The idea of building a yurt came to me after last year's October camping trip. We were pretty far south but at high elevation and so we encountered snow and cold nights at times. We had an adequate tent and warm sleeping bags but the sun went down early each day and then stayed away for twelve hours so that once it got dark there was little to do but crawl into the bags and listen to books on our mp3 players. Camp fires and eating are usually good camping entertainments, but most campsites have fire rings that keep the heat of the fire away from the camper and otherwise hamper what should be a good entertainment. Likewise, cooking food when it is near freezing is possible but once the food is done, it gets cold in a hurry and then you have to clean up in the dark and cold.
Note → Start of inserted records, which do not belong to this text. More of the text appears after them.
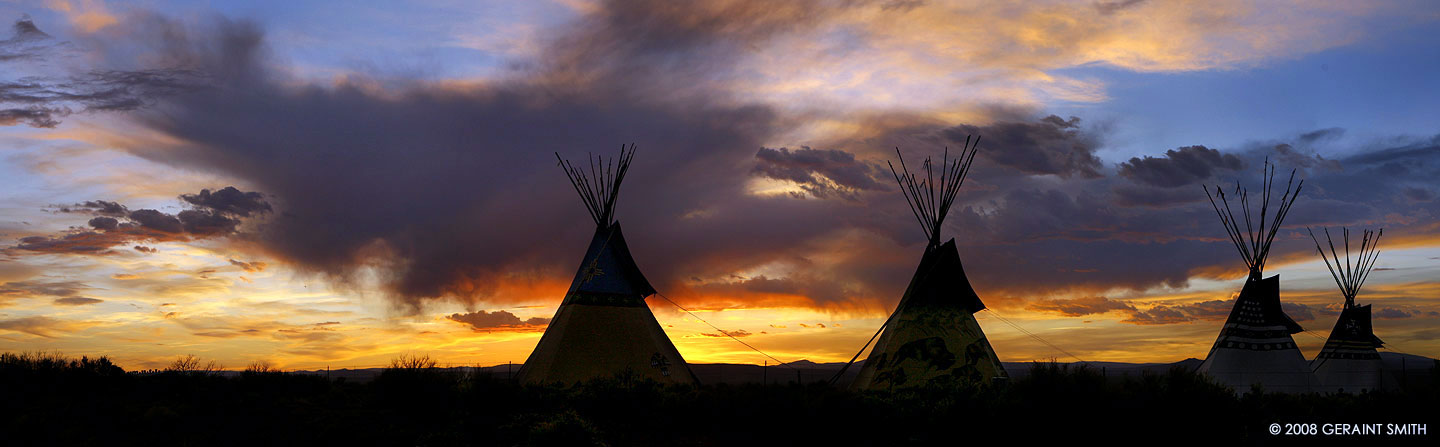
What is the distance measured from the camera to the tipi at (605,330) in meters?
22.5

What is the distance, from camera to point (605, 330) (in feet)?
75.5

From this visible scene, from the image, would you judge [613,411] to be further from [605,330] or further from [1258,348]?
[1258,348]

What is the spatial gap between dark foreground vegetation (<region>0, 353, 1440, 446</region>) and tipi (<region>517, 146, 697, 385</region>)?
0.58 meters

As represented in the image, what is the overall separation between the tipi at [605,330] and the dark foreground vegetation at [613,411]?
0.58 meters

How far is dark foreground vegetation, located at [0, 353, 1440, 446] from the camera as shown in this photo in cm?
1734

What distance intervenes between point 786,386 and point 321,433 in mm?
10653

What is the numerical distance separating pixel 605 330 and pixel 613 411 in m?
2.87

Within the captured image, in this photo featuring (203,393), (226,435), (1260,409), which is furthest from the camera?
(203,393)

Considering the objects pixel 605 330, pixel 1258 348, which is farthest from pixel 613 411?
pixel 1258 348

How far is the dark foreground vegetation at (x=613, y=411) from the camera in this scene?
17.3 m

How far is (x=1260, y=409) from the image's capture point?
18312 mm

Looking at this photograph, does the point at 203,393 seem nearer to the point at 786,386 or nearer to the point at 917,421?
the point at 786,386

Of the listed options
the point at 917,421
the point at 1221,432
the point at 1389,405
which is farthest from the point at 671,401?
the point at 1389,405

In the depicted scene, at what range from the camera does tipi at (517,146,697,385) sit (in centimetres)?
2255
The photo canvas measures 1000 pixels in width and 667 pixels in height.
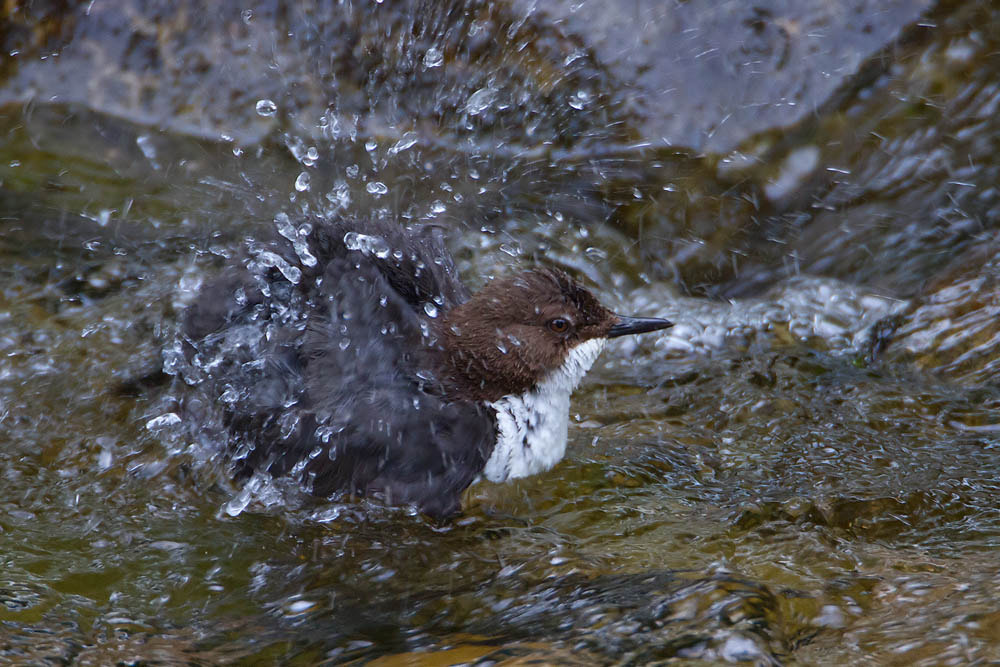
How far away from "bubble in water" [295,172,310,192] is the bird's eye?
2275mm

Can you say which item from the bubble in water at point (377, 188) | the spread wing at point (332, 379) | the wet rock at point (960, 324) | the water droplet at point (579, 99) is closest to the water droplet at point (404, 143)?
the bubble in water at point (377, 188)

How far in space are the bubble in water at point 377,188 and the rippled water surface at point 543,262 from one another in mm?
48

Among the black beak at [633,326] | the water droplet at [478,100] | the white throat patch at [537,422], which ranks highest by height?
the water droplet at [478,100]

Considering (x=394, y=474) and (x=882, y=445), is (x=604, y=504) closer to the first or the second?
(x=394, y=474)

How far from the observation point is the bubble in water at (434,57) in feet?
20.8

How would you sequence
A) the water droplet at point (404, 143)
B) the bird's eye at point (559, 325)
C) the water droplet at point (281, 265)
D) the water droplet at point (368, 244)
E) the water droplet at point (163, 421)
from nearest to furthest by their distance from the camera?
1. the water droplet at point (281, 265)
2. the water droplet at point (368, 244)
3. the bird's eye at point (559, 325)
4. the water droplet at point (163, 421)
5. the water droplet at point (404, 143)

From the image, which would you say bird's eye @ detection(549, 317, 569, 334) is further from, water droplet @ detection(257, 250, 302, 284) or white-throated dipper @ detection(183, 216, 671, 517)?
water droplet @ detection(257, 250, 302, 284)

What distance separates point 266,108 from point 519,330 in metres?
2.76

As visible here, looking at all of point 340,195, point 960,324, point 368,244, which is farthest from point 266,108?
point 960,324

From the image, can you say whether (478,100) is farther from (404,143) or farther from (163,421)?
(163,421)

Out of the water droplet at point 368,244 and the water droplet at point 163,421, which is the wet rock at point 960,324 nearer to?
the water droplet at point 368,244

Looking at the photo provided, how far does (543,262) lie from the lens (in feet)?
21.1

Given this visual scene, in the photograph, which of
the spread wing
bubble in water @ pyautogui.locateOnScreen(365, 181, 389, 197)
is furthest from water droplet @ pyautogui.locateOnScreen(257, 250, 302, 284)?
bubble in water @ pyautogui.locateOnScreen(365, 181, 389, 197)

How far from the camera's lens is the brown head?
465 cm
So the idea of a tent that was big enough to stand up in and build a fire or set up a camp stove in and cook in and eat in, all in comfort and warmth wormed its way into my consciousness. The idea of a tipi came to mind, but those require long poles and a lot of canvas and would add a lot of bulk to an already bulky camping load. So then I thought about yurts. And as a little research showed, there were lots of articles on the topic on the internet.
In addition, my neighbor, Tim Anderson had built a yurt and so I could use him as a technical adviser. So off I went on the yurt adventure. I quickly found out when doing the research that everyone builds yurts their own way and nobody seems to tell you much about general principles like how strong to make the walls or what the pitch of the roof should be, whether the thing will hold up to a snow load, heavy winds and so on. And so I decided to build a prototype yurt that could sit behind the shop. I would use it to work out the design details and once that was done, I would build a smaller more portable and lightweight yurt for camping.
So here goes with the photos.
Here's a closer up view of the wall with another semi-nomadic structure behind it. Nomadic if movable by fork lift fits your definition of nomadic. In any case, for the sake of convenience the wall of a yurt is usually constructed in sections so that each section is of a size that is easy to lift and not too wide to transport.
And here's a shot that tries to show the curvature of the lattice wall. Hard to visualize this sort of thing until you actually build the wall.
Intersections of the wall slats are held together with clinched nails, that is nails whose tips are bent over and hammered down and buried in the wood.